Christopher Geoffrey Wright was born in Cairns, Australia on the 7th of May 1988. He started competitive swimming at the age of seven after his learn to swim teacher identified his obvious talent. Early on in his childhood career Chris favoured backstroke. At the age of ten he took a liking to butterfly and since then has never looked back. Chris swam for three different clubs in Cairns before making the move to Brisbane as an 18 year old to pursue his dream of representing Australia at a major swimming championship. He now swims under Coach Glenn Baker at the Southport Olympic Swimming Club on the Gold Coast.
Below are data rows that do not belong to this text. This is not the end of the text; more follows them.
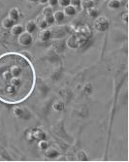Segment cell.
Here are the masks:
<instances>
[{
  "label": "cell",
  "mask_w": 129,
  "mask_h": 162,
  "mask_svg": "<svg viewBox=\"0 0 129 162\" xmlns=\"http://www.w3.org/2000/svg\"><path fill=\"white\" fill-rule=\"evenodd\" d=\"M16 23L15 21H13L11 18L9 17H6L2 20L1 21V26L4 28V29H11L13 26H14V24Z\"/></svg>",
  "instance_id": "9c48e42d"
},
{
  "label": "cell",
  "mask_w": 129,
  "mask_h": 162,
  "mask_svg": "<svg viewBox=\"0 0 129 162\" xmlns=\"http://www.w3.org/2000/svg\"><path fill=\"white\" fill-rule=\"evenodd\" d=\"M26 1H28L30 3H36V2H38V0H26Z\"/></svg>",
  "instance_id": "83f0119b"
},
{
  "label": "cell",
  "mask_w": 129,
  "mask_h": 162,
  "mask_svg": "<svg viewBox=\"0 0 129 162\" xmlns=\"http://www.w3.org/2000/svg\"><path fill=\"white\" fill-rule=\"evenodd\" d=\"M53 110L55 111V112H62L64 110V108H65V104H64V102L62 100H54L53 105Z\"/></svg>",
  "instance_id": "8fae6325"
},
{
  "label": "cell",
  "mask_w": 129,
  "mask_h": 162,
  "mask_svg": "<svg viewBox=\"0 0 129 162\" xmlns=\"http://www.w3.org/2000/svg\"><path fill=\"white\" fill-rule=\"evenodd\" d=\"M49 142H48L46 139H43V140H40L39 143H38V149L40 150H45L47 148H49Z\"/></svg>",
  "instance_id": "d6986e66"
},
{
  "label": "cell",
  "mask_w": 129,
  "mask_h": 162,
  "mask_svg": "<svg viewBox=\"0 0 129 162\" xmlns=\"http://www.w3.org/2000/svg\"><path fill=\"white\" fill-rule=\"evenodd\" d=\"M38 26H37V23H36V21L34 20H29L28 21H26L25 25V31H27L29 33H33L37 30Z\"/></svg>",
  "instance_id": "5b68a950"
},
{
  "label": "cell",
  "mask_w": 129,
  "mask_h": 162,
  "mask_svg": "<svg viewBox=\"0 0 129 162\" xmlns=\"http://www.w3.org/2000/svg\"><path fill=\"white\" fill-rule=\"evenodd\" d=\"M70 1H71V0H58V5L60 7L64 8V7L70 5Z\"/></svg>",
  "instance_id": "cb8c5ba5"
},
{
  "label": "cell",
  "mask_w": 129,
  "mask_h": 162,
  "mask_svg": "<svg viewBox=\"0 0 129 162\" xmlns=\"http://www.w3.org/2000/svg\"><path fill=\"white\" fill-rule=\"evenodd\" d=\"M18 43L21 47H28L33 43V36L27 31H23L18 36Z\"/></svg>",
  "instance_id": "3957f363"
},
{
  "label": "cell",
  "mask_w": 129,
  "mask_h": 162,
  "mask_svg": "<svg viewBox=\"0 0 129 162\" xmlns=\"http://www.w3.org/2000/svg\"><path fill=\"white\" fill-rule=\"evenodd\" d=\"M122 3L120 0H109L108 4H107L110 10H117L122 7Z\"/></svg>",
  "instance_id": "7c38bea8"
},
{
  "label": "cell",
  "mask_w": 129,
  "mask_h": 162,
  "mask_svg": "<svg viewBox=\"0 0 129 162\" xmlns=\"http://www.w3.org/2000/svg\"><path fill=\"white\" fill-rule=\"evenodd\" d=\"M39 39L41 40L43 42H46L48 40H50L52 38V31L50 29H41V31L39 32V35H38Z\"/></svg>",
  "instance_id": "8992f818"
},
{
  "label": "cell",
  "mask_w": 129,
  "mask_h": 162,
  "mask_svg": "<svg viewBox=\"0 0 129 162\" xmlns=\"http://www.w3.org/2000/svg\"><path fill=\"white\" fill-rule=\"evenodd\" d=\"M42 13H43V16L44 15H48V14H53V8L51 6H47V7H45L43 9Z\"/></svg>",
  "instance_id": "7402d4cb"
},
{
  "label": "cell",
  "mask_w": 129,
  "mask_h": 162,
  "mask_svg": "<svg viewBox=\"0 0 129 162\" xmlns=\"http://www.w3.org/2000/svg\"><path fill=\"white\" fill-rule=\"evenodd\" d=\"M44 155L47 158H49V159H56L60 155V153H59L58 150H56L55 148H53V147H50L49 146V148H47L44 150Z\"/></svg>",
  "instance_id": "277c9868"
},
{
  "label": "cell",
  "mask_w": 129,
  "mask_h": 162,
  "mask_svg": "<svg viewBox=\"0 0 129 162\" xmlns=\"http://www.w3.org/2000/svg\"><path fill=\"white\" fill-rule=\"evenodd\" d=\"M53 17H54V21L55 22H58V23H61L64 21V20H65V17L66 16L64 15L63 11L62 10H58V11H55L53 13Z\"/></svg>",
  "instance_id": "4fadbf2b"
},
{
  "label": "cell",
  "mask_w": 129,
  "mask_h": 162,
  "mask_svg": "<svg viewBox=\"0 0 129 162\" xmlns=\"http://www.w3.org/2000/svg\"><path fill=\"white\" fill-rule=\"evenodd\" d=\"M23 31H25V26L21 23H15L14 26L11 28V33L15 36H19Z\"/></svg>",
  "instance_id": "ba28073f"
},
{
  "label": "cell",
  "mask_w": 129,
  "mask_h": 162,
  "mask_svg": "<svg viewBox=\"0 0 129 162\" xmlns=\"http://www.w3.org/2000/svg\"><path fill=\"white\" fill-rule=\"evenodd\" d=\"M32 136H33V139H36L39 141L47 138L46 132H44L43 130H41V129H36V130H34L33 133H32Z\"/></svg>",
  "instance_id": "5bb4252c"
},
{
  "label": "cell",
  "mask_w": 129,
  "mask_h": 162,
  "mask_svg": "<svg viewBox=\"0 0 129 162\" xmlns=\"http://www.w3.org/2000/svg\"><path fill=\"white\" fill-rule=\"evenodd\" d=\"M48 4H49V6H51L52 8H53L58 5V0H48Z\"/></svg>",
  "instance_id": "484cf974"
},
{
  "label": "cell",
  "mask_w": 129,
  "mask_h": 162,
  "mask_svg": "<svg viewBox=\"0 0 129 162\" xmlns=\"http://www.w3.org/2000/svg\"><path fill=\"white\" fill-rule=\"evenodd\" d=\"M62 11H63L64 15L67 16V17H74V16L77 14V9L72 5H68L66 7H64Z\"/></svg>",
  "instance_id": "30bf717a"
},
{
  "label": "cell",
  "mask_w": 129,
  "mask_h": 162,
  "mask_svg": "<svg viewBox=\"0 0 129 162\" xmlns=\"http://www.w3.org/2000/svg\"><path fill=\"white\" fill-rule=\"evenodd\" d=\"M86 12H87V15L93 19H96L97 17H99V11H98L97 8H95V6L90 8V9L86 10Z\"/></svg>",
  "instance_id": "e0dca14e"
},
{
  "label": "cell",
  "mask_w": 129,
  "mask_h": 162,
  "mask_svg": "<svg viewBox=\"0 0 129 162\" xmlns=\"http://www.w3.org/2000/svg\"><path fill=\"white\" fill-rule=\"evenodd\" d=\"M38 3L41 5H46L48 4V0H38Z\"/></svg>",
  "instance_id": "4316f807"
},
{
  "label": "cell",
  "mask_w": 129,
  "mask_h": 162,
  "mask_svg": "<svg viewBox=\"0 0 129 162\" xmlns=\"http://www.w3.org/2000/svg\"><path fill=\"white\" fill-rule=\"evenodd\" d=\"M20 16H21V13H20L19 8L12 7L10 9V11H9V16H8V17L11 18L13 21H15L16 22H17L20 19Z\"/></svg>",
  "instance_id": "52a82bcc"
},
{
  "label": "cell",
  "mask_w": 129,
  "mask_h": 162,
  "mask_svg": "<svg viewBox=\"0 0 129 162\" xmlns=\"http://www.w3.org/2000/svg\"><path fill=\"white\" fill-rule=\"evenodd\" d=\"M44 20L47 21V23L49 24H53L55 22L54 21V17H53V14H48V15H44Z\"/></svg>",
  "instance_id": "44dd1931"
},
{
  "label": "cell",
  "mask_w": 129,
  "mask_h": 162,
  "mask_svg": "<svg viewBox=\"0 0 129 162\" xmlns=\"http://www.w3.org/2000/svg\"><path fill=\"white\" fill-rule=\"evenodd\" d=\"M94 6H95L94 0H82V2H81V7L85 11L90 9V8H92Z\"/></svg>",
  "instance_id": "9a60e30c"
},
{
  "label": "cell",
  "mask_w": 129,
  "mask_h": 162,
  "mask_svg": "<svg viewBox=\"0 0 129 162\" xmlns=\"http://www.w3.org/2000/svg\"><path fill=\"white\" fill-rule=\"evenodd\" d=\"M36 86V71L30 58L20 53L0 55V102L20 104L26 101Z\"/></svg>",
  "instance_id": "6da1fadb"
},
{
  "label": "cell",
  "mask_w": 129,
  "mask_h": 162,
  "mask_svg": "<svg viewBox=\"0 0 129 162\" xmlns=\"http://www.w3.org/2000/svg\"><path fill=\"white\" fill-rule=\"evenodd\" d=\"M36 23H37V26L40 29H46V28H48V26H49V24H48L47 21L44 20V17L43 18H39L36 21Z\"/></svg>",
  "instance_id": "ac0fdd59"
},
{
  "label": "cell",
  "mask_w": 129,
  "mask_h": 162,
  "mask_svg": "<svg viewBox=\"0 0 129 162\" xmlns=\"http://www.w3.org/2000/svg\"><path fill=\"white\" fill-rule=\"evenodd\" d=\"M81 2H82V0H71L70 1V5H72L73 7H75L76 9L81 7Z\"/></svg>",
  "instance_id": "603a6c76"
},
{
  "label": "cell",
  "mask_w": 129,
  "mask_h": 162,
  "mask_svg": "<svg viewBox=\"0 0 129 162\" xmlns=\"http://www.w3.org/2000/svg\"><path fill=\"white\" fill-rule=\"evenodd\" d=\"M106 1H109V0H106Z\"/></svg>",
  "instance_id": "f546056e"
},
{
  "label": "cell",
  "mask_w": 129,
  "mask_h": 162,
  "mask_svg": "<svg viewBox=\"0 0 129 162\" xmlns=\"http://www.w3.org/2000/svg\"><path fill=\"white\" fill-rule=\"evenodd\" d=\"M122 21H123L124 24H127L128 23V13H127V11H125L122 15Z\"/></svg>",
  "instance_id": "d4e9b609"
},
{
  "label": "cell",
  "mask_w": 129,
  "mask_h": 162,
  "mask_svg": "<svg viewBox=\"0 0 129 162\" xmlns=\"http://www.w3.org/2000/svg\"><path fill=\"white\" fill-rule=\"evenodd\" d=\"M13 115H14V117L18 118H21L23 115V109L21 108V107H19V106H16L13 109Z\"/></svg>",
  "instance_id": "ffe728a7"
},
{
  "label": "cell",
  "mask_w": 129,
  "mask_h": 162,
  "mask_svg": "<svg viewBox=\"0 0 129 162\" xmlns=\"http://www.w3.org/2000/svg\"><path fill=\"white\" fill-rule=\"evenodd\" d=\"M120 1H122V0H120ZM124 2H127V0H123Z\"/></svg>",
  "instance_id": "f1b7e54d"
},
{
  "label": "cell",
  "mask_w": 129,
  "mask_h": 162,
  "mask_svg": "<svg viewBox=\"0 0 129 162\" xmlns=\"http://www.w3.org/2000/svg\"><path fill=\"white\" fill-rule=\"evenodd\" d=\"M110 21L106 17H97L94 20L93 26L94 29L98 32H105L110 27Z\"/></svg>",
  "instance_id": "7a4b0ae2"
},
{
  "label": "cell",
  "mask_w": 129,
  "mask_h": 162,
  "mask_svg": "<svg viewBox=\"0 0 129 162\" xmlns=\"http://www.w3.org/2000/svg\"><path fill=\"white\" fill-rule=\"evenodd\" d=\"M77 159L79 161H87L88 159V155H87V152L84 150H81L77 152Z\"/></svg>",
  "instance_id": "2e32d148"
}]
</instances>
Making his first long course team in 2009, Chris competed at the World Championships in Rome. It was at this meet that Chris first discovered the lure of international competition. He then went on to compete at the 2010 Commonwealth Games in the 100m and 200m butterfly, placing fourth in both events. He was also a member of the 2008 and 2010 World short course teams where again in 2010 he placed fourth in the 200m butterfly. At the 2009 Australian Short Course Championships in Hobart, Chris broke the 200m butterfly Australian Short Course Record with a time of 1:51.11. In 2014, this record still stands.
Chris experienced a minor setback at the start of 2011 after suffering with a back injury. This forced him out of the water and out of the 2011 World Championship Trials. In 2012, Chris realised his lifelong desire to compete for Australia at an Olympic games. Qualifying for the 100 and 200m Butterfly at the Olympic Trials is one of his most memorable moments. Chris went on to place 10th in both these events at the London Olympic Games. Finishing 2012 with a world ranking of 6th, Chris is excited about his future and the possibility of one day standing on the Podium at an International Competition.
In 2013 Chris qualified for the World Championships team in the 50m and 100m butterfly. He will admit it was not the best meet of his life but he shrugged that off and came back stronger in 2014 qualifying for his 2nd Commonwealth games in the 100m butterfly proving you can’t keep a good swimmer down.